Как и его современник Пумпянский, Элиас рассматривает историю литературы XVII–XVIII вв. на фоне общеевропейского абсолютизма и космополитической культуры дворов. Этот подход разворачивается и в статье Лотмана о «Езде в остров любви», отправляющейся от огромного удельного веса переводов в русской словесности XVIII в. Вопрос о культурных функциях «литературной трансплантации» Лотман ставит на примере переведенного Тредиаковским прециозного романа, призванного пересадить на русскую почву механизмы социального функционирования великосветской словесности.

Лотман и Элиас равно связывают функции светской литературы с кристаллизацией абсолютистского порядка. Элиас выводит растущую значимость назидательной литературы из «плодотворного переходного периода, продлившегося от радикального ослабления средневековой социальной иерархии и до стабилизации иерархии эпохи Нового времени» (Там же, 135). Переформирование социального порядка открывает новые пространства для текста и автора:

Помимо всего прочего, данная ситуация давала шанс на социальный подъем и самому Эразму, и всем представителям небольшого слоя бюргерской интеллигенции, гуманистам. Ни раньше, ни позже у представителей этого слоя не было такой возможности снискать уважение, обрести духовную власть и свободу творчества, дистанцироваться от всего происходящего (Элиас 2001, I, 135).

Сходным образом Лотман толкует и стратегию молодого Тредиаковского, переносящего на русскую почву французские модели бытования литературы. «В то время как абсолютистское государство укрепляло и культивировало принцип сословной иерархии», Тредиаковский находит во французском салоне XVII в. образец социального пространства, где низкородный литератор мог «быть любимым, ласкаемым, делаться предметом обожания и зависти, сняв с себя проклятье низкого происхождения» (Лотман 1992б, 26). Как и Элиас, Лотман подчеркивает историческую хрупкость этой модели:

Вопрос о положении плебея в сословном обществе сделался в России второй четверти XVIII в. чрезвычайно острым.

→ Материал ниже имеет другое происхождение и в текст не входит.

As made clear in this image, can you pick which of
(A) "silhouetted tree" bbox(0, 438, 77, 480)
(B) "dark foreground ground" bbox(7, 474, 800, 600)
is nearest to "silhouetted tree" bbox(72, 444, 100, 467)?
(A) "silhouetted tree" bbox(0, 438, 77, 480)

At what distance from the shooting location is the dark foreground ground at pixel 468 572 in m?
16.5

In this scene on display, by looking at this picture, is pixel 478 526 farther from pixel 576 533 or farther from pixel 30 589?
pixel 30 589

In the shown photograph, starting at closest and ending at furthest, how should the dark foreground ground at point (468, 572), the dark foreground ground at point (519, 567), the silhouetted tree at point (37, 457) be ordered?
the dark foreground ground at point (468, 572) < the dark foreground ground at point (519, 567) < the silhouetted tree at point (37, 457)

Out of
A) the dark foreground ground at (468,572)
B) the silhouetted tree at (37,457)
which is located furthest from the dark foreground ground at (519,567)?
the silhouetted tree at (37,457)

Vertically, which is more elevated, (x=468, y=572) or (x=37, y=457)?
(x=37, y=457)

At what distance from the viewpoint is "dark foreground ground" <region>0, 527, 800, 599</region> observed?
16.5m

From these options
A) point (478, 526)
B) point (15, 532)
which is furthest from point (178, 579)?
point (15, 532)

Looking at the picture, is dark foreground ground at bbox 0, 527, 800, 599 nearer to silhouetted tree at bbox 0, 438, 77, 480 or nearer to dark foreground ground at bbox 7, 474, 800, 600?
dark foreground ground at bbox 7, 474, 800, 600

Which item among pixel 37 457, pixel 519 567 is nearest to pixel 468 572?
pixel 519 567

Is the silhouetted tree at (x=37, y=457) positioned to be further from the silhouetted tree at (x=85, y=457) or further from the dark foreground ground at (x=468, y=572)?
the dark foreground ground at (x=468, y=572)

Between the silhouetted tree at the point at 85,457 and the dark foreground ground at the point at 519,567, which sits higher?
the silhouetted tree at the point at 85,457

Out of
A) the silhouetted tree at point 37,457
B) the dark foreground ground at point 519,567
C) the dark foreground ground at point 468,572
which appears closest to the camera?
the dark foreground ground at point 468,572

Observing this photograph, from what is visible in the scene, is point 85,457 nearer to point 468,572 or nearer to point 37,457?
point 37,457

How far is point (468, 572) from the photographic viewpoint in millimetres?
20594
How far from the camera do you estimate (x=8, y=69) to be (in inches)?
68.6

Идеологи петровской эпохи склонялись к тому, чтобы в сословиях усматривать лишь разные профессии, своеобразное разделение функций по служению государству. <…> Однако реальная политика противостояла демагогическим декларациям и утопическим надеждам, и поколение 1730‐х гг., с горечью или радостью, убедилось, что новая Россия – Россия сословная, где над массой крепостных «нелюдей» возвышаются люди первого, второго или третьего сорта. Разрыв между надеждами и реальностью сделался трагедией жизни Ломоносова. Он же определил интерес Тредиаковского к прециозной утопии (Там же, 26–27).

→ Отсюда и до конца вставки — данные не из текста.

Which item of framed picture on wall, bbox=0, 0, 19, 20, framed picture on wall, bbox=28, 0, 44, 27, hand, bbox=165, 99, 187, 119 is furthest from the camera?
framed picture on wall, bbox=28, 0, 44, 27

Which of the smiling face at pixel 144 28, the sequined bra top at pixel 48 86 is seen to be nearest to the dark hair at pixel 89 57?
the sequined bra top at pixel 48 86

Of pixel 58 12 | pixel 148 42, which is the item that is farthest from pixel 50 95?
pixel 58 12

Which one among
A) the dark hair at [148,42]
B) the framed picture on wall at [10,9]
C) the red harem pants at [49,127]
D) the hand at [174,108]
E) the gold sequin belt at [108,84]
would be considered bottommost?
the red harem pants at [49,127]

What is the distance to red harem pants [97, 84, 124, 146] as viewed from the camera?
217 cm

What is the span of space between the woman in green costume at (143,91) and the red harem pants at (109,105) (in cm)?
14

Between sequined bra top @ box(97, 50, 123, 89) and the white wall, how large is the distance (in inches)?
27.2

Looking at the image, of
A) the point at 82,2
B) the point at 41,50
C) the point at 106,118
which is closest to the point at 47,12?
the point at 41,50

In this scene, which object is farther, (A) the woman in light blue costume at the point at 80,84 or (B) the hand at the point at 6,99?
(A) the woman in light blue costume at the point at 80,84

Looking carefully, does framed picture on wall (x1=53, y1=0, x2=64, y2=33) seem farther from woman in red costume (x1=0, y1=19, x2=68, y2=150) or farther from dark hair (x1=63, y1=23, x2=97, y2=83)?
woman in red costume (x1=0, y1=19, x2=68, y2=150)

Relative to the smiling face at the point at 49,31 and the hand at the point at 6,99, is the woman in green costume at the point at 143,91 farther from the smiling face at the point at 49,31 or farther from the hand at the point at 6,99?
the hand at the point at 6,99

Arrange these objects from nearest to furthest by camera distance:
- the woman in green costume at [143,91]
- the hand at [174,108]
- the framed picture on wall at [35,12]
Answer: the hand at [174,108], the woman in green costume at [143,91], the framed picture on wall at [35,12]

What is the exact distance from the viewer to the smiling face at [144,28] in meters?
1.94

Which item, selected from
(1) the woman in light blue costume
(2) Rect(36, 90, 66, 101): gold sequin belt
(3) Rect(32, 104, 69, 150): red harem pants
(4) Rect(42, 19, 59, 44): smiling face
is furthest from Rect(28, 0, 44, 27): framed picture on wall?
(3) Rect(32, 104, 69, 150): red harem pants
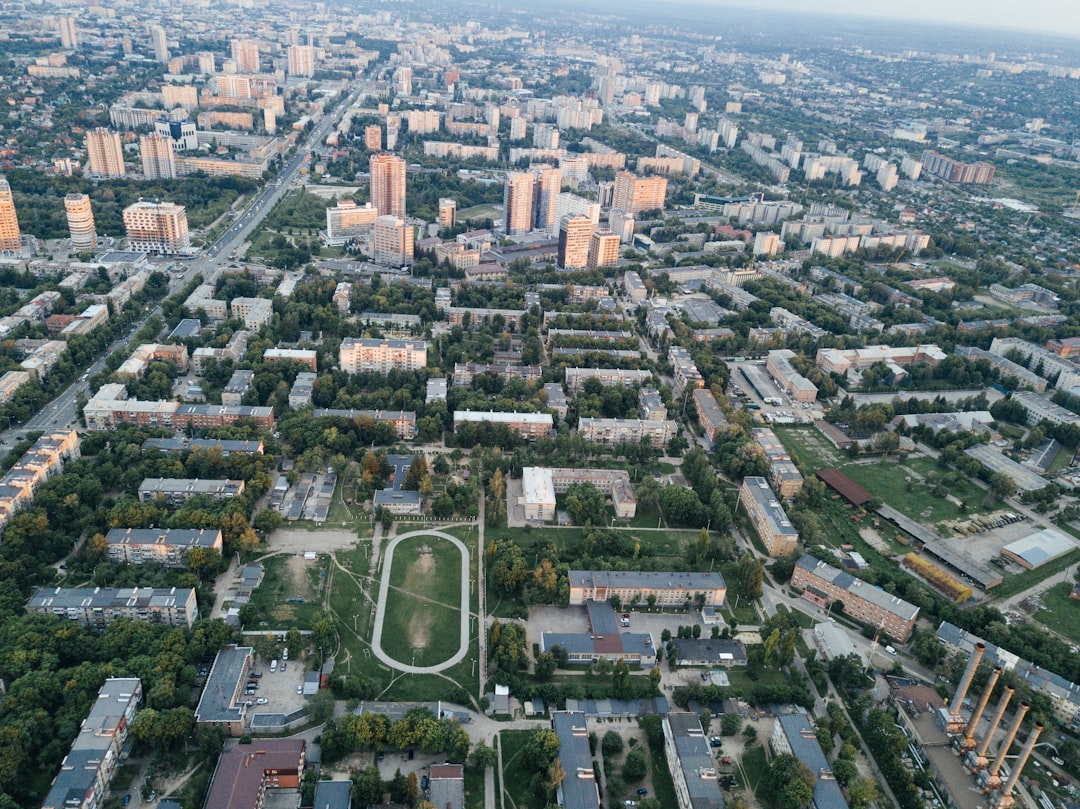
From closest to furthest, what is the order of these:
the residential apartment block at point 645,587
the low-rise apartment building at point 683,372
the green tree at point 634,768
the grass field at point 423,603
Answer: the green tree at point 634,768 < the grass field at point 423,603 < the residential apartment block at point 645,587 < the low-rise apartment building at point 683,372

Итак, и статус авторов, и культурную функцию их текстов Элиас и Лотман вписывают в вопрос о сословной иерархии, постепенно складывающейся в ходе раннего Нового времени в структуры абсолютистской монархии (воплощенные в России Табелью о рангах).

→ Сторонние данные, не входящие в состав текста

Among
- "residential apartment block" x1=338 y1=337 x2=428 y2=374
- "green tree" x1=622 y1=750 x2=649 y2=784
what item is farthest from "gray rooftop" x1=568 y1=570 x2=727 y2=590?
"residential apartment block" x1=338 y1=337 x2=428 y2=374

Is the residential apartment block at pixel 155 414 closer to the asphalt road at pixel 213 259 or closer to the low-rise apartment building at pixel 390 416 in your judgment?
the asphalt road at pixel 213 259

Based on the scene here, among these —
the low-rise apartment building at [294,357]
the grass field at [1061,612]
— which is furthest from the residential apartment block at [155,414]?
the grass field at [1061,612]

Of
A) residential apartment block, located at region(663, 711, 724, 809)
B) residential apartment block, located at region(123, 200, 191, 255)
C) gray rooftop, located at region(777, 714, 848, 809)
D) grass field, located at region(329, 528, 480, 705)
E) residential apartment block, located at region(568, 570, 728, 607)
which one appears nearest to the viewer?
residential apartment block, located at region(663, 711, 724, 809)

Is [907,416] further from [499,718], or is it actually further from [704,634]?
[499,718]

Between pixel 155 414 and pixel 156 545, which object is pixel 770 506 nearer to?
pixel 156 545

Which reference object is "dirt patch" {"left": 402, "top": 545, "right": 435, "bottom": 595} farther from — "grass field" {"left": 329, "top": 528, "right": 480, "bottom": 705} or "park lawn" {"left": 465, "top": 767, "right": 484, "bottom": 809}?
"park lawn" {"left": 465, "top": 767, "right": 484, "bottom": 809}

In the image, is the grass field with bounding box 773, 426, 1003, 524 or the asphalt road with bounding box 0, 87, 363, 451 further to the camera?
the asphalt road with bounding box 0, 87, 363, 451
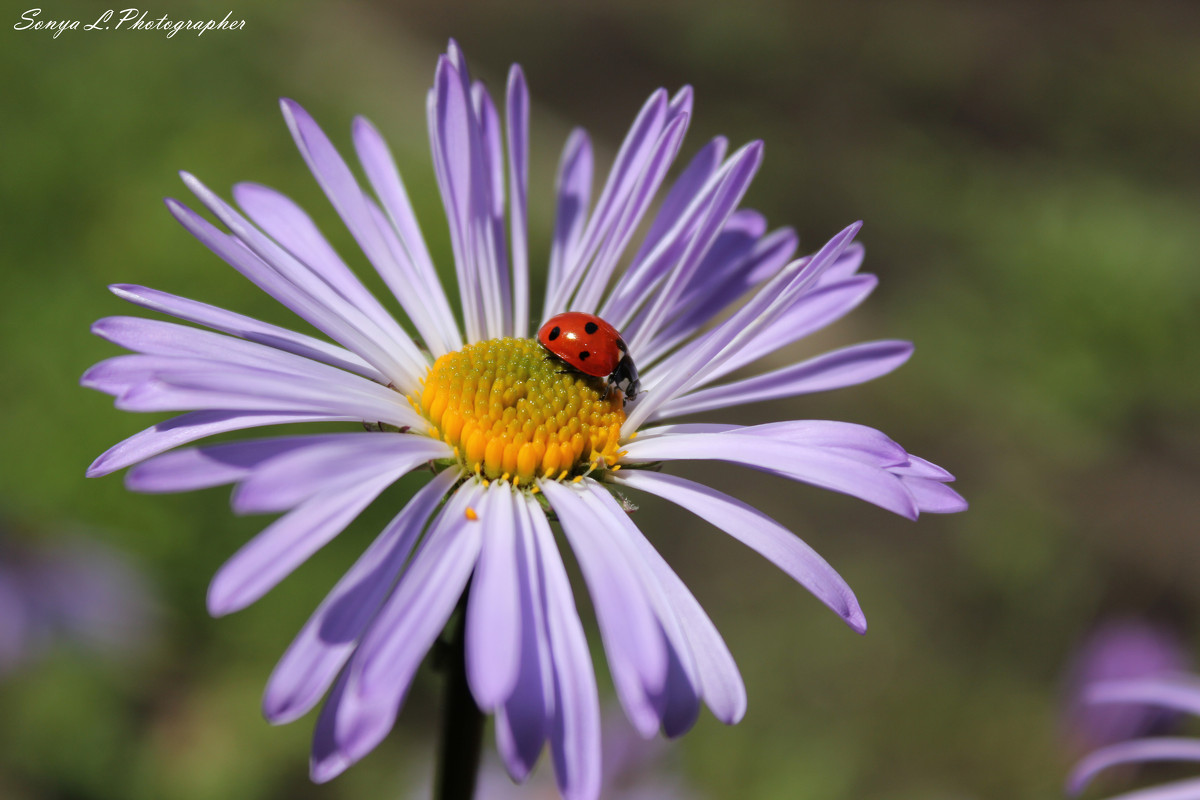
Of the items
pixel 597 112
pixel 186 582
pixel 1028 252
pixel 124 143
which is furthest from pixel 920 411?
pixel 124 143

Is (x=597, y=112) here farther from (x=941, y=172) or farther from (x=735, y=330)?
(x=735, y=330)

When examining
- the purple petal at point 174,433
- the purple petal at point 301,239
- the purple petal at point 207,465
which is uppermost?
the purple petal at point 301,239

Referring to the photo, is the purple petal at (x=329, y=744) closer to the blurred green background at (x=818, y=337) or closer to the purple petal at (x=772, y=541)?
the purple petal at (x=772, y=541)

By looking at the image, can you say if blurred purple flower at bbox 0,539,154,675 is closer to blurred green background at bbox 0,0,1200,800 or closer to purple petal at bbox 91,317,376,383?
blurred green background at bbox 0,0,1200,800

Хотя двор выступает арбитром вкуса, писательство оказывается в Германии делом «говорящей по-немецки, принадлежащей к среднему классу <…> немецкой интеллигенции», рекрутировавшейся «из бюргерства при княжеских дворах, чиновников (в самом широком смысле слова) <…> мелкого дворянства» (Элиас 2001, I, 64). В посмертно опубликованной работе конца 1930‐х гг. «Ломоносов и немецкая школа разума» Пумпянский так определяет социальный тип ученых немцев-космополитов, служивших в Петербургской Академии наук: «<…> интеллигент (преимущественно бюргерский, очень часто плебейский), специализировавшийся в обслуживании дворянской монархии и даже в создании ее ведущих стилей» (Пумпянский 1983, 7). Сходным образом пишет о первых русских литераторах Гуковский: «<…> они были мастерами цеха культуры и вовсе не хотели быть интеллигентами в том смысле, как ими были писатели последующей эпохи. Они пошли на службу чуждому им делу, чуждому классу, видя в этом классе гегемона в политике и в культуре и не зная других возможностей строить культуру» (Гуковский 1936, 12). Одновременно с Гуковским П. Н. Берков в книге «Ломоносов и литературная полемика его времени» (1936) вписывает литературную борьбу середины XVIII в. в историю двора и придворных группировок.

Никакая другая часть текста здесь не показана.